* START SOURCE RECORDS *

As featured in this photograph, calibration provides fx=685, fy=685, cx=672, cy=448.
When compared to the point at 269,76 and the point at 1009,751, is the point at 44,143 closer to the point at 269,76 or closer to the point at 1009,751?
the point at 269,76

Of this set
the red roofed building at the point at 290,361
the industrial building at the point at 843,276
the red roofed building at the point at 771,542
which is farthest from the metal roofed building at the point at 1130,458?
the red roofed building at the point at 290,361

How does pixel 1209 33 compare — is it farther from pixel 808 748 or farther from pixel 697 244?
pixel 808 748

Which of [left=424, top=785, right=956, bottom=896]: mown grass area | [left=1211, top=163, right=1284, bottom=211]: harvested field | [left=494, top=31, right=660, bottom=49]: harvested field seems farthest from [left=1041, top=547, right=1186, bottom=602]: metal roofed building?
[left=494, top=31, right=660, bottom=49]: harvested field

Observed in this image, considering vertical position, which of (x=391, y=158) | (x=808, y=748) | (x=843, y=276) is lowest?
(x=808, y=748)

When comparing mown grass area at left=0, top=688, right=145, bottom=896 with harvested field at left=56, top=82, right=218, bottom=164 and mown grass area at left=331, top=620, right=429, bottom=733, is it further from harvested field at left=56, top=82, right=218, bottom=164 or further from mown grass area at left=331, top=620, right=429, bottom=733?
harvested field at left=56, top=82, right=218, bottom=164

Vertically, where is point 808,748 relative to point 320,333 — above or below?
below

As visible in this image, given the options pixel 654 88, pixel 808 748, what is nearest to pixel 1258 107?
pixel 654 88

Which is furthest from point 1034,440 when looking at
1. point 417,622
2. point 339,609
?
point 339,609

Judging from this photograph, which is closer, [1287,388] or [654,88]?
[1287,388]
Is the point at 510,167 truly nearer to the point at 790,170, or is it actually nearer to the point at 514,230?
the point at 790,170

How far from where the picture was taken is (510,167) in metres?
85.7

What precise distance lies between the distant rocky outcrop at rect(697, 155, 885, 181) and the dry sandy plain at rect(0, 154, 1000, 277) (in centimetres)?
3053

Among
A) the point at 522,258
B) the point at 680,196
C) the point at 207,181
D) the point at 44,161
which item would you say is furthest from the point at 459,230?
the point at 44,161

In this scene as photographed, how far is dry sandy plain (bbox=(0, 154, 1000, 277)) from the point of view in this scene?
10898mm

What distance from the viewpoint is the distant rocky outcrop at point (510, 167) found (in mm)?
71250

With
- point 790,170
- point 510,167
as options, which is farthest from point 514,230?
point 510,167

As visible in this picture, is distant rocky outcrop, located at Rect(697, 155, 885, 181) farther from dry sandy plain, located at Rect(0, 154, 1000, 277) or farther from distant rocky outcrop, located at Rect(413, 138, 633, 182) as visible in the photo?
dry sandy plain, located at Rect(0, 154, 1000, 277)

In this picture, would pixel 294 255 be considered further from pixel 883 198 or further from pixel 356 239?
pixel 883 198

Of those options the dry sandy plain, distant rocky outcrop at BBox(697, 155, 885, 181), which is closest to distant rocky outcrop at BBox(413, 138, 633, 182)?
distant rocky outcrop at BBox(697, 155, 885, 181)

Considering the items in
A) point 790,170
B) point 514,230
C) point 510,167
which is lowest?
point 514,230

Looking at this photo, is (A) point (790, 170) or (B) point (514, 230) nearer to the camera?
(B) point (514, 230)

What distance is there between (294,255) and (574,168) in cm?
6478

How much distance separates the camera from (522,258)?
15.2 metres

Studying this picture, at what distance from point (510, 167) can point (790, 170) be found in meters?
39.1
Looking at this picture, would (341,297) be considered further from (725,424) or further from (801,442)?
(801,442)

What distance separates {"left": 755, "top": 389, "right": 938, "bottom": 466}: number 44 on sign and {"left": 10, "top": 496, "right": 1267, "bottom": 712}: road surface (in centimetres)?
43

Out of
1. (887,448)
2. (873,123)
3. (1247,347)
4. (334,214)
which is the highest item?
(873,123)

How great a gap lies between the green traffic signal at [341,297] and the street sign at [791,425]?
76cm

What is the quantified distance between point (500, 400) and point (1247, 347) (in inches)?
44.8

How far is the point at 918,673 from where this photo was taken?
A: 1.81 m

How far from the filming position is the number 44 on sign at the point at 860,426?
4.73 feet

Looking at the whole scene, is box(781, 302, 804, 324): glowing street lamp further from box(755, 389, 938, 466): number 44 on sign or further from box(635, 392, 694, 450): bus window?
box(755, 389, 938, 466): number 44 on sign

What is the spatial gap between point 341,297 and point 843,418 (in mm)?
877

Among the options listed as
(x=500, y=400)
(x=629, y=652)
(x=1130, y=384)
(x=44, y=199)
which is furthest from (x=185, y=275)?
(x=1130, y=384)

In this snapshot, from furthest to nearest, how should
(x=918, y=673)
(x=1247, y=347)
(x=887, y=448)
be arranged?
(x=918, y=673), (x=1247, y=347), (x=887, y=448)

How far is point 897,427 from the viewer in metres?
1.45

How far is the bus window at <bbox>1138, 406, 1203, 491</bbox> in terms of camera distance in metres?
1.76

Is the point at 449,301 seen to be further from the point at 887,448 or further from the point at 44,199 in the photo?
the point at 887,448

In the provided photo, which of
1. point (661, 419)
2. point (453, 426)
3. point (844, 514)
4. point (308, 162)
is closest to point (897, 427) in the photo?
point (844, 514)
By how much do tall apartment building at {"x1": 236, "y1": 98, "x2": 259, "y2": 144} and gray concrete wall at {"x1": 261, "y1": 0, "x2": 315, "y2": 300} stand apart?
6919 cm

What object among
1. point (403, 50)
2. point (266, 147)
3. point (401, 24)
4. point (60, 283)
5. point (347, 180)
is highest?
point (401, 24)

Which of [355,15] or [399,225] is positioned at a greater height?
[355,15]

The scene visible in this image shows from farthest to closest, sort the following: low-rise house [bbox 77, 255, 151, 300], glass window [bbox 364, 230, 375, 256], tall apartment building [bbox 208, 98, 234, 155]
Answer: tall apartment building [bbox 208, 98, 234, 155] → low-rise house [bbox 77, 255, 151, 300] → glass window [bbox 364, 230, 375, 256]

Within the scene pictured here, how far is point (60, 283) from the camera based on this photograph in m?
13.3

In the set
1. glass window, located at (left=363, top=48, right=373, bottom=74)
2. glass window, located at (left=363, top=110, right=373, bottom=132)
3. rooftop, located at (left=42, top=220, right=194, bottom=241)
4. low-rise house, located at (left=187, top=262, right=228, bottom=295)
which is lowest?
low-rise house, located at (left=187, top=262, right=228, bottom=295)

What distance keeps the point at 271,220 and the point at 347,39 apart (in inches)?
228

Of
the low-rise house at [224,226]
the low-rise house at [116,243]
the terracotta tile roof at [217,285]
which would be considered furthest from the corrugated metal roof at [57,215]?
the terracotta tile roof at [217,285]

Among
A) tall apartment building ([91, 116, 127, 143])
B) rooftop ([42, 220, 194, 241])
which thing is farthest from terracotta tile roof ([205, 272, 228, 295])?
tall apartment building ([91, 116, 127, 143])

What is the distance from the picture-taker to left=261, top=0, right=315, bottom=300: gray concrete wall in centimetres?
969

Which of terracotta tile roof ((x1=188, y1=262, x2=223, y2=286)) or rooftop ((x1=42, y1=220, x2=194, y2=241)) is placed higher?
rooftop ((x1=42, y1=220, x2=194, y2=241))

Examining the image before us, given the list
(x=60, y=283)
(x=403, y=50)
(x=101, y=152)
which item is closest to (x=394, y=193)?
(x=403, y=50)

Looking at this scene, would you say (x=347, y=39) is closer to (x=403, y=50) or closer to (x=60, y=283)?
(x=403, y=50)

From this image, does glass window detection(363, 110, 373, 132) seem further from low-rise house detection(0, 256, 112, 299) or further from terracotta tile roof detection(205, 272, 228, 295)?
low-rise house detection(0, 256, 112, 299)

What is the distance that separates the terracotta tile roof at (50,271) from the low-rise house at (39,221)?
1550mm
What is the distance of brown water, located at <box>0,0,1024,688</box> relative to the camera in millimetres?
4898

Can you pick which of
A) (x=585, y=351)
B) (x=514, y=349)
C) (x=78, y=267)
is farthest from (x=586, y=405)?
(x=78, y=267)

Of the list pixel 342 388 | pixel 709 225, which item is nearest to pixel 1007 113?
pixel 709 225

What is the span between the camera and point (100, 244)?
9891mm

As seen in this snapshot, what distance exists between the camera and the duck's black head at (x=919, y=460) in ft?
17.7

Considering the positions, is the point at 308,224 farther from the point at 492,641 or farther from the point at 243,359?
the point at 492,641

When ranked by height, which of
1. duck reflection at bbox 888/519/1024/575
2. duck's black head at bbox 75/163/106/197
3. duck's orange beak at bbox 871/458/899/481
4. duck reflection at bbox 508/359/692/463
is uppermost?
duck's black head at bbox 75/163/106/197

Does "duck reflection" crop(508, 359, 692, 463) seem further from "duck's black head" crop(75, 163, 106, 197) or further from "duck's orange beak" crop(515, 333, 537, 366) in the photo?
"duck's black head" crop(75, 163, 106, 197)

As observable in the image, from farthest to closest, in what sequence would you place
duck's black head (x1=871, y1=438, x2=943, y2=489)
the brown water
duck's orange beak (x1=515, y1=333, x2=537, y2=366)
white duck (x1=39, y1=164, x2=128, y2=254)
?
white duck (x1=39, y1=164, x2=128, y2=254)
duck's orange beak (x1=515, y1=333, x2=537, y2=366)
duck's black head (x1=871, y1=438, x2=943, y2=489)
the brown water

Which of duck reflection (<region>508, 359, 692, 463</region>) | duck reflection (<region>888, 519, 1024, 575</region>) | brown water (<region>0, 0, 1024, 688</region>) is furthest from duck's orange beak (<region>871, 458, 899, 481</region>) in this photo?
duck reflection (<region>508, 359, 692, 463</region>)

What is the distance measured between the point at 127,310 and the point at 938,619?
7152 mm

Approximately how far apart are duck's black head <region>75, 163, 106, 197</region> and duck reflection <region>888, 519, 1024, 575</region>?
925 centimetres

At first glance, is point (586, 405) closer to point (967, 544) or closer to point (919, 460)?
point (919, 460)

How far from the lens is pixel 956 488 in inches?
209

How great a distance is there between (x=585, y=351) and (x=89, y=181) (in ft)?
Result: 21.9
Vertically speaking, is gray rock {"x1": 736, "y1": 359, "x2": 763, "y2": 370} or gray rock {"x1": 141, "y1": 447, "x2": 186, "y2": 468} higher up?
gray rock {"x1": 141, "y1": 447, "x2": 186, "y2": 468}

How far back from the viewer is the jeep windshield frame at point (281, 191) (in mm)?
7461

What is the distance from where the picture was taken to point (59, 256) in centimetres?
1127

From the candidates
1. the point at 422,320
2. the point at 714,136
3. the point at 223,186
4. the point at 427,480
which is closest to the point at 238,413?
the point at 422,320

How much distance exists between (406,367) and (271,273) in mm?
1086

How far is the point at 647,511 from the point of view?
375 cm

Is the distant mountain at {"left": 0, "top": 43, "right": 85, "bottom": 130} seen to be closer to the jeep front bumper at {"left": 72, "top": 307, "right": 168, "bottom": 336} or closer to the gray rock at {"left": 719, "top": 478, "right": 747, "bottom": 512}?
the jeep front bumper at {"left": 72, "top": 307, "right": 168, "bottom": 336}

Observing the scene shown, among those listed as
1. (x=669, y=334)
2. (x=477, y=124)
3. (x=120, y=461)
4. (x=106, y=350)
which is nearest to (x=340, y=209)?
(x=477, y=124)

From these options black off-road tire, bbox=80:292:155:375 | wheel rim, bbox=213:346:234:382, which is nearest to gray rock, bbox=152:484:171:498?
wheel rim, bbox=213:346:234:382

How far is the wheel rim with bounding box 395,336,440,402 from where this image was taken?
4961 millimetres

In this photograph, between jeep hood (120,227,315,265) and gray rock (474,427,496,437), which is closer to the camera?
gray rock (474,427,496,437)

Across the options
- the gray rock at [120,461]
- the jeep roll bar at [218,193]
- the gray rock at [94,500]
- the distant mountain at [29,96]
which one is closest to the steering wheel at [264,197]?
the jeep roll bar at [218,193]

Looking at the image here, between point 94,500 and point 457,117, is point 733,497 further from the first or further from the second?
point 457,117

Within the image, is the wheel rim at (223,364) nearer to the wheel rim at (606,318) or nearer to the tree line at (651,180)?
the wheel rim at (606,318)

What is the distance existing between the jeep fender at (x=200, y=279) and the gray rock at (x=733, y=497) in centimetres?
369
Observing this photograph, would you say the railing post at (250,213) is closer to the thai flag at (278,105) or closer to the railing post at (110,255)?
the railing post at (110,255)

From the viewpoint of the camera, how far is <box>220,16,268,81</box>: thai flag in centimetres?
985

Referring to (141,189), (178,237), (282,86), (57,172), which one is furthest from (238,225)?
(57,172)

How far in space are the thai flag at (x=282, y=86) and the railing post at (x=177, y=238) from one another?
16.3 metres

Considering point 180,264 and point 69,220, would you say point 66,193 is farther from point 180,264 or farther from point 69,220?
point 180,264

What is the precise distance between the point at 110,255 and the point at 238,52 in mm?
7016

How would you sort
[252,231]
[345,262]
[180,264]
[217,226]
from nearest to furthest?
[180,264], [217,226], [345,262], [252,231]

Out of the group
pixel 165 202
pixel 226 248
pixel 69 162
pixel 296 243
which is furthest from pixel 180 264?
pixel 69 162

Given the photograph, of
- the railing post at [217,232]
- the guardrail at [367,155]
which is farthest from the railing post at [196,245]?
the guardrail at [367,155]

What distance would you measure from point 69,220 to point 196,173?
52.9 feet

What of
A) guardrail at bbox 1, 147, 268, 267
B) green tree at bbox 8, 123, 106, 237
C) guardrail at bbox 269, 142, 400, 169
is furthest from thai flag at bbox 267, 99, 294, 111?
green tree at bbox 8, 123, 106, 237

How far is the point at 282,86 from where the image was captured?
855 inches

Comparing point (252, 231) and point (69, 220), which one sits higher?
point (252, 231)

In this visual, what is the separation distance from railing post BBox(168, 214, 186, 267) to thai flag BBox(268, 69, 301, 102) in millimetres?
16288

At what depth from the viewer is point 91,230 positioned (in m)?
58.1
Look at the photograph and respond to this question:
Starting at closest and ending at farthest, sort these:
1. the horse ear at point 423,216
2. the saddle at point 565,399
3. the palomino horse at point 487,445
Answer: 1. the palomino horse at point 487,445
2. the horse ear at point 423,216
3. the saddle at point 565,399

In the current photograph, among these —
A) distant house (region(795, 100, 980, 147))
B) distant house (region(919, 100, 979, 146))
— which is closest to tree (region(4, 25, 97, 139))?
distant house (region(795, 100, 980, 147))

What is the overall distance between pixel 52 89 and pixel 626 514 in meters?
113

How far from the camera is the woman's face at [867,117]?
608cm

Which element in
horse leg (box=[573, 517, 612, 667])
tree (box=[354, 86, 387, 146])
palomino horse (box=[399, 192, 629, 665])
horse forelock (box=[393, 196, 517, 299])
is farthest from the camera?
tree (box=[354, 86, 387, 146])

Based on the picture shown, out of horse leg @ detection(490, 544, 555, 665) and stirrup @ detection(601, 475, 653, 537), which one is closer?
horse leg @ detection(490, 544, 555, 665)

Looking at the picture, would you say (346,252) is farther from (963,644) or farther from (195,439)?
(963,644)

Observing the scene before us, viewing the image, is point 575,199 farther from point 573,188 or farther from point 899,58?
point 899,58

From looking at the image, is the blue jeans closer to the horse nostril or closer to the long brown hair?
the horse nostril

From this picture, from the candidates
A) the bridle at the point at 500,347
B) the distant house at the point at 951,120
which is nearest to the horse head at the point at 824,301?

* END SOURCE RECORDS *

→ **THE TASK**: Give back exactly the lines from the line containing "Based on the" to the end of the entries, and no other lines.

→ **EXPECTED OUTPUT**:
Based on the picture shown, out of horse leg @ detection(490, 544, 555, 665) and stirrup @ detection(601, 475, 653, 537), which one is closer?
horse leg @ detection(490, 544, 555, 665)

Looking at the picture, would you say (346,252) is farther from (963,644) or farther from (195,439)?
(963,644)

Observing the scene before us, viewing the image, is point 575,199 farther from point 573,188 or farther from point 899,58?
point 899,58

From looking at the image, is the blue jeans closer to the horse nostril or closer to the long brown hair?
the horse nostril

From this picture, from the candidates
A) the bridle at the point at 500,347
B) the distant house at the point at 951,120
which is nearest to the horse head at the point at 824,301?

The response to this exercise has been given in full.